Tigers, tigers burning bright
* His research interests are based around sport marketing and sport business strategy.
* He has served as an Expert Witness in a High Court case involving the International Tennis Federation, Wimbledon, the US Open, the Australian Open and the French Open. He has also worked with organisations including FC Barcelona, Atletico Madrid, Sunderland FC, the FA and Sport England.
* Chadwick is among many things a member of the Vancouver Olympic Research Group and of the Advisory Panel for Sport und Markt's European Sport Sponsorship award.
* Chadwick has contributed to several books worldwide and he also are being used as an expert for several medias when it comes to Sport Business Strategy and Marketing.

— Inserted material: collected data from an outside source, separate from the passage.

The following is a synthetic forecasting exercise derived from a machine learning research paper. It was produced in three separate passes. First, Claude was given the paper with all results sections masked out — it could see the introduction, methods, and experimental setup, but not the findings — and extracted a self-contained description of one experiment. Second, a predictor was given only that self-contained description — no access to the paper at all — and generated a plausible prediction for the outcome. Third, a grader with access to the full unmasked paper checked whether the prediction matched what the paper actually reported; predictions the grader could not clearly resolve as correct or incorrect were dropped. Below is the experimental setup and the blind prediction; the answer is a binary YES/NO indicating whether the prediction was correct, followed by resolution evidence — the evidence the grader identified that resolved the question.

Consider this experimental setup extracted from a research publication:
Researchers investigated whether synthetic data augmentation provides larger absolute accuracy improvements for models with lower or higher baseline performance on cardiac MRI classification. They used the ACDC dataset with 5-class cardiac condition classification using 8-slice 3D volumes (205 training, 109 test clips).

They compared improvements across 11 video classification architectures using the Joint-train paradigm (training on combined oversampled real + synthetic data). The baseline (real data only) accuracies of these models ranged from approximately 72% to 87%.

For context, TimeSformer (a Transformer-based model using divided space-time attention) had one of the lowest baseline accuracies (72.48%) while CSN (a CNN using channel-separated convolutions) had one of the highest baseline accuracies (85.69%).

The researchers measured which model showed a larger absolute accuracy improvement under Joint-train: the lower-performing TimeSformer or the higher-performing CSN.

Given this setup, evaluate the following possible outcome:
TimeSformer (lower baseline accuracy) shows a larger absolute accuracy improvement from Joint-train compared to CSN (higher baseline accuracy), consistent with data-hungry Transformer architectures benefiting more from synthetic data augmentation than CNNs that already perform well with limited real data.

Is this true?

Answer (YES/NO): YES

In 1794, Englishman William Blake wrote a poem entitled ‘The Tiger’ which begins ‘TIGER, tiger, burning bright.’ An interpretation of the poem is that it illustrates how one ascends to a higher state of consciousness through experience, which contrasts with the implicit observation of another of Blake’s poems, ‘The Lamb’, that suggests one has to pass through an age of innocence first to get there. While Blake was a little ahead of professional football in time, let alone the creation of the Premier League, his words have been prophetic as once innocent, but now increasingly experienced, tigers stalk the upper echelons of English football.
Hull City, nicknamed ‘The Tigers’, have had a long, long, LONG period of innocence but are now burning brightly. Founded in 1904, the East Yorkshire club has seemingly spent the last 94 years in innocence. In 1909/10, City briefly flirted with the guilty pleasures of league success by finishing third in the old Second Division. No doubt intoxicated by this brief encounter, Hull then waited until 2008 to again confront the transition from innocence to experience, and the delights this might bring. Following a tight encounter with Bristol City in the Championship decider at Wembley in May this year, Hull won 1-0 to claim a place in the Premier League, and with it came the end of the age of innocence.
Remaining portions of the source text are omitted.